EXERCISE DESCRIPTION - Produce an exact copy of the lines from the line that contains "At what distance" to the end of the listing below.

DATA SUPPLIED -
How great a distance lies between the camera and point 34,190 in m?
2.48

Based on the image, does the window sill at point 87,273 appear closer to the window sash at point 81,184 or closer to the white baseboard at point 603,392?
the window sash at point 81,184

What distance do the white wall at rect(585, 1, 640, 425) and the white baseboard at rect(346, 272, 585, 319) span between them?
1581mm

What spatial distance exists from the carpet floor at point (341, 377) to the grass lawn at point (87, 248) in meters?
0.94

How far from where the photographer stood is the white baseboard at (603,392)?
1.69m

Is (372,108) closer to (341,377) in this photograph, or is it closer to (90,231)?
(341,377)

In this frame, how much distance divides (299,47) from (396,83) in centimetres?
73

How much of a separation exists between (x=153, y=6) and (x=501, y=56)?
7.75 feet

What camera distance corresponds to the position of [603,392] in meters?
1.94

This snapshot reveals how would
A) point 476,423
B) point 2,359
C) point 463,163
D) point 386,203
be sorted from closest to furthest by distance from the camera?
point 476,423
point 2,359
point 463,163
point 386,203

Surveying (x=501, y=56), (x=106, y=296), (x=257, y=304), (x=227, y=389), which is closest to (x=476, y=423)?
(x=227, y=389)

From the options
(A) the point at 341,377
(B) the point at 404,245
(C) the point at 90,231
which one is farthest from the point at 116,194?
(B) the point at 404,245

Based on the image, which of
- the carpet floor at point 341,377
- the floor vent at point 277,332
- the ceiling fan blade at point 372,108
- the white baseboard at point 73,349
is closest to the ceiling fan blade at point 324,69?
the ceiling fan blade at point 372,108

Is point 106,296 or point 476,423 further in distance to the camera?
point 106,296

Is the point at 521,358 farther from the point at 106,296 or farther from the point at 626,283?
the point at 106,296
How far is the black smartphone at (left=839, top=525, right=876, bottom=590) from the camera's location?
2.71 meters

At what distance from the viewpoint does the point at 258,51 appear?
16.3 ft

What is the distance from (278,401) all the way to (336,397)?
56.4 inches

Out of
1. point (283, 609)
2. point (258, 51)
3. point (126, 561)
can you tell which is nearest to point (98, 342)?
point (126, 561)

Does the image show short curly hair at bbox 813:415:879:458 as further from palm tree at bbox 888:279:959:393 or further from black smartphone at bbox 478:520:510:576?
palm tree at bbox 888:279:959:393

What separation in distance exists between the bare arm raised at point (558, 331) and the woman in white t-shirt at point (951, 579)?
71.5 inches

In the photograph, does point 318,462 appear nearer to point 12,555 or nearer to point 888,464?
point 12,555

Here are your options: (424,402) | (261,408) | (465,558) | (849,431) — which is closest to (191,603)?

CORRECT RESPONSE -
At what distance from the viewpoint does the point at 258,51 appear?
16.3 ft

What is the distance from (278,401) all the way to (336,397)?
56.4 inches

Out of
1. point (283, 609)
2. point (258, 51)
3. point (126, 561)
can you tell which is nearest to point (98, 342)?
point (126, 561)

Does the image show short curly hair at bbox 813:415:879:458 as further from palm tree at bbox 888:279:959:393 or further from black smartphone at bbox 478:520:510:576?
palm tree at bbox 888:279:959:393

What separation in distance exists between the bare arm raised at point (558, 331) and the woman in white t-shirt at point (951, 579)?
71.5 inches

In the photograph, does point 318,462 appear nearer to point 12,555 or nearer to point 888,464?
point 12,555

Here are your options: (424,402) | (261,408) | (465,558) | (849,431) — which is closest to (191,603)?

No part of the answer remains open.